### EXERCISE REQUIREMENTS
A. Say whether each statement agrees with the integral closure thread, answering yes or no and quoting the deciding words: (i) the icFracP calculation in characteristics 3 and 7 finished overnight; (ii) P1 and P2 both have height 3; (iii) one of the generators of P1 is y^2 v - z^2.
B. In the integral closure thread, rewrite the stretch from "You are going" through "z/y and z/v?", putting "Q1" in place of "P1".
C. List every time of day that appears in the integral closure thread.

### PASSAGE PROVIDED
▽
May 3, 2022, 7:30:40 AMMay 3
to Macaulay2
I tried to run this integral closure in characteristics 3 and 7 with icFracP, but the calculation did not finish overnight.

You are going mod an ideal that is an intersection of two primes, P1 and P2, both of which have height 3.  The calculation mod one of them is fast, and it returns z/y, z/v, for example.  This means that if you represent the total ring of fractions as K1 \oplus K2, then (z/y, anything in the ring) and (z/v, anything in the ring) is integral over your ring and is not in your ring.

Some integral closure computations take too long, yours may be one of them.

Irena

### Douglas Leonard

May 3, 2022, 10:00:19 AMMay 3

I give up. How about showing what P1 and P2 are explicitly?
Then how about what K1 and K2 are explicitly?
Then, if it is not already obvious, how about integral equations for z/y and z/v?

Doug

Sent: Tuesday, May 3, 2022 6:30 AM
Subject: Re: [EXT] [Macaulay2] Integral closure error

### Irena Swanson

May 3, 2022, 5:33:16 PMMay 3
to Macaulay2
You get P1 and P2 with running primaryDecomposition (of the ideal).  Then Ki = R/Pi.

The integral closure of R equals the integral closure of R/P1 \oplus R/P2.

Once you see the presentation of R/P1, the equation of integral dependence of z/y and z/v is easy by observation of the one relevant binomials in the generating set.  Namely, one of the generators of P1 is y^2 v - z^2,
so an equation of integral dependence of z/y is (z/y)^2 - v.  Since a Groebner basis of P1 also contains yv^5-z^5, then an equation of integral dependence of z/v is (z/v)^5 - y.
△
### SUPPLIED RECORDS
▽
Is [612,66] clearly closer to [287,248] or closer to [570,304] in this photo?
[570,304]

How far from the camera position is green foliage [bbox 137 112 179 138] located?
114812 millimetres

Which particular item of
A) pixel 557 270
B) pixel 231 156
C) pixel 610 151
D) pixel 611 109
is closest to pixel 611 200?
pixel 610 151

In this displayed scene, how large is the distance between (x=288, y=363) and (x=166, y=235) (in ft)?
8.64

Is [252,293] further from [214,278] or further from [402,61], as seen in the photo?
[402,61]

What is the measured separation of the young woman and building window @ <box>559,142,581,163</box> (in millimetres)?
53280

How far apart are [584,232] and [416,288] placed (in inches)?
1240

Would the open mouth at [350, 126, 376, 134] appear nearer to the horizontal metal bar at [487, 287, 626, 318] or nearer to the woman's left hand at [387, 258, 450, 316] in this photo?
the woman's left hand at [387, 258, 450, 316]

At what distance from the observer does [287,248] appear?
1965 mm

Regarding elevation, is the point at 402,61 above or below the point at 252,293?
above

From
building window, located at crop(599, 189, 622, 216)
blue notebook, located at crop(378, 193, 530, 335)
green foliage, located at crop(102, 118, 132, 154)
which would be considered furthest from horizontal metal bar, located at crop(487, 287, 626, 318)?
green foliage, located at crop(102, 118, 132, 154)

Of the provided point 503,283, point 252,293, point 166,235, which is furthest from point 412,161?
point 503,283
△
▽
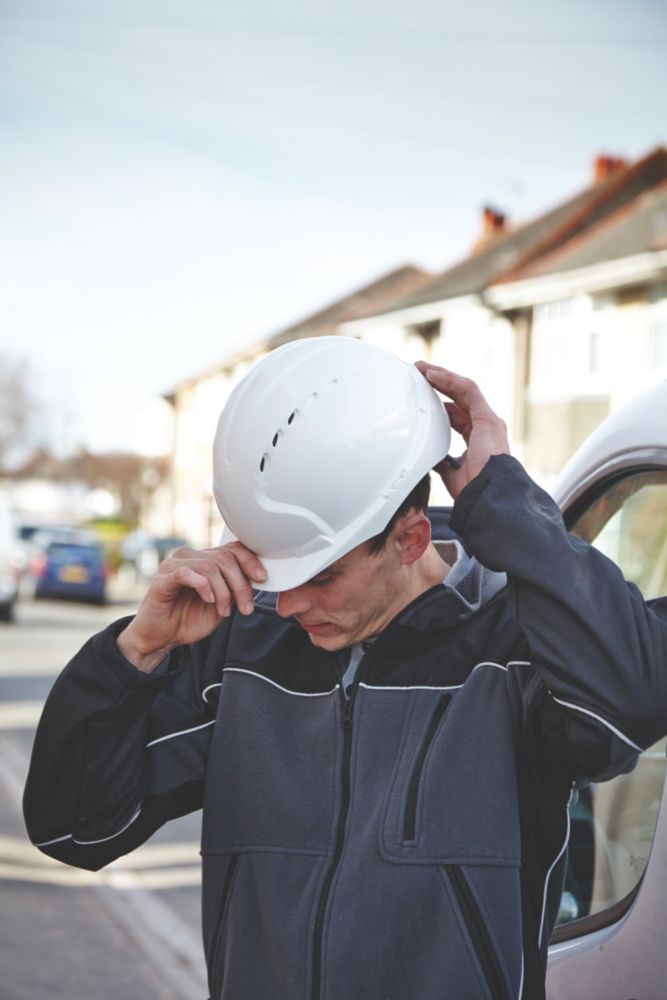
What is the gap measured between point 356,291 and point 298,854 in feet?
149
△
### SOLUTIONS TO EACH TASK
A.
(i) No: "the calculation did not finish overnight."
(ii) Yes: "both of which have height 3"
(iii) Yes: "one of the generators of P1 is y^2 v - z^2"

B.
You are going mod an ideal that is an intersection of two primes, Q1 and P2, both of which have height 3.  The calculation mod one of them is fast, and it returns z/y, z/v, for example.  This means that if you represent the total ring of fractions as K1 \oplus K2, then (z/y, anything in the ring) and (z/v, anything in the ring) is integral over your ring and is not in your ring.

Some integral closure computations take too long, yours may be one of them.

Irena

### Douglas Leonard

May 3, 2022, 10:00:19 AMMay 3

I give up. How about showing what Q1 and P2 are explicitly?
Then how about what K1 and K2 are explicitly?
Then, if it is not already obvious, how about integral equations for z/y and z/v?

C.
7:30:40 AM
10:00:19 AM
6:30 AM
5:33:16 PM